- QUOTED PASSAGE -
::::::::::

Wednesday, June 18, 2003

A Super ACC, and the Disgrace of the Big East

This is the first time I'm completely leaving the ballpark in order to enter the football stadium. I feel its ok, maybe even that I'm compelled, to do this, because it is one of the headlines on ESPN (not Eisenberg Sports and Pointspread News). As any of you who care about college football or basketball know by now, the ACC is considering extending offers to join their conference to Big East members Miami, Boston College, and Syracuse. The remaining Big East members have sued everyone in sight to prevent this from happening, while at the same time looking to steal any other school from any other conference that is not the SEC or Big 10. There has been more than enough ugliness to go around, and I have a whole mess of opinions on all of it.

1. The ACC would become an incredibly entertaining conference in both basketball and football. While many will expect Miami and FSU to be in separate divisions in order to have a monstrous conference championship game, I think they will end up together. They already play once a year, so to meet a second time is redundant. Not to mention, geographically speaking, they ought to be together.

::::::::::

- DATASET ENTRIES -
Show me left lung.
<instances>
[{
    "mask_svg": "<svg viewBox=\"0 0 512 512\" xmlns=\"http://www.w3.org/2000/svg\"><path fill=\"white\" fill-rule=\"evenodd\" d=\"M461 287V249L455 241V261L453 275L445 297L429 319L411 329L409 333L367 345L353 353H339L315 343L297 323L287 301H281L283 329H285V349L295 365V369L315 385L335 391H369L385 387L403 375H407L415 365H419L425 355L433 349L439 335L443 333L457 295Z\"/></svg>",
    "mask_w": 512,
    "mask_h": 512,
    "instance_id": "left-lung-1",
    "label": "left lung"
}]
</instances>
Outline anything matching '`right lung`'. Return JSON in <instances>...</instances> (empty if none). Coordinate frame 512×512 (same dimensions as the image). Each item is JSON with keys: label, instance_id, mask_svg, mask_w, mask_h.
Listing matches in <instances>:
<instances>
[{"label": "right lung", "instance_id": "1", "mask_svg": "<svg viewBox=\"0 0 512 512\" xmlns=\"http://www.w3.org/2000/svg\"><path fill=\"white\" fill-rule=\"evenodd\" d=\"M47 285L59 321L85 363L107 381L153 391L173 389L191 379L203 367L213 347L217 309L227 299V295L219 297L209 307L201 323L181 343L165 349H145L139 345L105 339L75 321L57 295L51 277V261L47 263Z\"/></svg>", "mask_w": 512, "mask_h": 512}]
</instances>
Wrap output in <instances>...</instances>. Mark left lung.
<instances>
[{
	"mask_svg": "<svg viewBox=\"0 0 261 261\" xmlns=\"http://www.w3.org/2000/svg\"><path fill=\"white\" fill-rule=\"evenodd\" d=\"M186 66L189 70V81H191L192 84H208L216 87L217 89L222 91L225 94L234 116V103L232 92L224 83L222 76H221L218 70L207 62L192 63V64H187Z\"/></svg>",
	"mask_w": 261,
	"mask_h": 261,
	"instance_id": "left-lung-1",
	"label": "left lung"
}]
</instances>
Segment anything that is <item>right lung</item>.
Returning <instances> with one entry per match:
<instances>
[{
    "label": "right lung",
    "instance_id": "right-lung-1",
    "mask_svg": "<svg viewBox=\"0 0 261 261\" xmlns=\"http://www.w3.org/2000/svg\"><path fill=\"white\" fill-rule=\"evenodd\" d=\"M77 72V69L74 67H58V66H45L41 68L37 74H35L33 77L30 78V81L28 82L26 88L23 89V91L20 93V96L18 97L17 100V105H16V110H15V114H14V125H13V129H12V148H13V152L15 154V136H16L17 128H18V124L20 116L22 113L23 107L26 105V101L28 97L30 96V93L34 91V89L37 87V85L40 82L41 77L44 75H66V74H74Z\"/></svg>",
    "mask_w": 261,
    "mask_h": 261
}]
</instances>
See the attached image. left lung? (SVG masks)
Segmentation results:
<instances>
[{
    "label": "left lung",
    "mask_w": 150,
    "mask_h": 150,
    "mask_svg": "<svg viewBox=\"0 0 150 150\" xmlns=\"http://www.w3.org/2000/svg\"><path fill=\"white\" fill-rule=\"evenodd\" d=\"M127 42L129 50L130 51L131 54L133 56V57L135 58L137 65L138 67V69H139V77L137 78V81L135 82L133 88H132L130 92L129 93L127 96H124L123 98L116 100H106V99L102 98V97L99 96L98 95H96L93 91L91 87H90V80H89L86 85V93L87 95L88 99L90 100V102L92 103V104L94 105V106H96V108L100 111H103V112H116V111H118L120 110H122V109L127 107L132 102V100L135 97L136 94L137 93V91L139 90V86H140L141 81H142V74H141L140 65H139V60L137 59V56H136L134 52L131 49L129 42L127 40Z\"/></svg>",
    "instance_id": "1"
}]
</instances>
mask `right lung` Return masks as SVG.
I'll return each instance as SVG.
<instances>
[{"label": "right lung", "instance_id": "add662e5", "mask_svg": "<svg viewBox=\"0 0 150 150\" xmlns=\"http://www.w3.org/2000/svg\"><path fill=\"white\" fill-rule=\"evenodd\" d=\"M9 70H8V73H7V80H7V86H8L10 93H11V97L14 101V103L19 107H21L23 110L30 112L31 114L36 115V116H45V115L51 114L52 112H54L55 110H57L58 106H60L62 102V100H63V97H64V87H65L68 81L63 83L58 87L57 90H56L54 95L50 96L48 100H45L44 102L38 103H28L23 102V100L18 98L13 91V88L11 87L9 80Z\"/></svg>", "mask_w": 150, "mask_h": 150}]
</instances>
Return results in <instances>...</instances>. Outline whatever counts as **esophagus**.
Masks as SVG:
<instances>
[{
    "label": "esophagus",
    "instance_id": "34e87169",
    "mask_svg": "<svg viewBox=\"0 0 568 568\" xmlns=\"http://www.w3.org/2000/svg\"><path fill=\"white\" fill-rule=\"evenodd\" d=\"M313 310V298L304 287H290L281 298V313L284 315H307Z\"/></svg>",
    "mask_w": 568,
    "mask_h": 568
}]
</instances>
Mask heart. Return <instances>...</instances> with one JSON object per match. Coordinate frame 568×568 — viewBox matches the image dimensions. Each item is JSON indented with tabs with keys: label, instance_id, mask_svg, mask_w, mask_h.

::::::::::

- DIRECTIONS -
According to the post on ACC expansion, which three Big East members is the ACC considering inviting to join its conference?

- PROBLEM SOLUTION -
Miami, Boston College, and Syracuse.